# OxiRAG
[](https://crates.io/crates/oxirag)
[](https://docs.rs/oxirag)
[](LICENSE)
A four-layer Retrieval-Augmented Generation (RAG) engine in **Pure Rust** with SMT-based logic verification and knowledge graph support.
**Key Innovations:**
- **Speculative RAG**: Use cache as "drafts" not "answers" - verify with SLM before finalizing
- **Context-Aware Prefix Caching**: Efficiently manage KV Cache for "premise knowledge"

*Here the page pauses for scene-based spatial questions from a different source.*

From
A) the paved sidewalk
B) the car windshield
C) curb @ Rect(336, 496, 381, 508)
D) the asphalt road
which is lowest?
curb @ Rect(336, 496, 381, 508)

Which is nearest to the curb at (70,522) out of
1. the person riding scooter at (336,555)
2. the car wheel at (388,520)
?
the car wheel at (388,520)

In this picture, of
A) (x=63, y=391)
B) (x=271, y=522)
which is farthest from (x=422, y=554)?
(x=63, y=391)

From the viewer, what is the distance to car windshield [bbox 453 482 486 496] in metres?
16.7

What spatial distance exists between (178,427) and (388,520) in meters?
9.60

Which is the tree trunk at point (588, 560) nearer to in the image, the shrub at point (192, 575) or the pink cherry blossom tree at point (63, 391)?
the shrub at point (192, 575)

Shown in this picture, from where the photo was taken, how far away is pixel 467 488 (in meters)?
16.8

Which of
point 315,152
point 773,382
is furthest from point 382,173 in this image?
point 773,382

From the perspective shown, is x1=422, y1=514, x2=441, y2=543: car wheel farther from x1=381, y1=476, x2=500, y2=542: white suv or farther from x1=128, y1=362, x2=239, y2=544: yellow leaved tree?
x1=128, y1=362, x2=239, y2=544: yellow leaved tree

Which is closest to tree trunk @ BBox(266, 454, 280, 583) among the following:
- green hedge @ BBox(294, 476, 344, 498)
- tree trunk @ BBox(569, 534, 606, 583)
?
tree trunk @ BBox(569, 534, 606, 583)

- **On-the-fly Distillation**: Automatically generate specialized lightweight models for frequent queries
- **Hidden States Manipulation**: Direct manipulation of transformer hidden states for verification
## Overview
OxiRAG provides a robust RAG pipeline with four specialized layers:
```
Query
│
├───────────────────────────────┐
▼ ▼
┌─────────────────┐ ┌─────────────────┐
│ Layer 1: Echo │ │ Layer 4: Graph │
│ (Vector Store) │ │ (GraphRAG) │
└────────┬────────┘ └────────┬────────┘
│ │
└───────────┬─────────────┘
▼
┌─────────────────────┐
│ Layer 2: Speculator │ ← Draft verification with SLM
│ (Draft Checker) │
└─────────┬───────────┘
│
▼
┌─────────────────┐
│ Layer 3: Judge │ ← Logic verification with SMT solver
│ (SMT Verifier) │
└────────┬────────┘
│
▼
Verified Answer
```
## Features
- **Layer 1 (Echo)**: Semantic search using vector embeddings
- Cosine, Euclidean, and Dot Product similarity metrics
- In-memory vector store with configurable capacity
- Pluggable embedding providers (Candle BERT, mock for testing)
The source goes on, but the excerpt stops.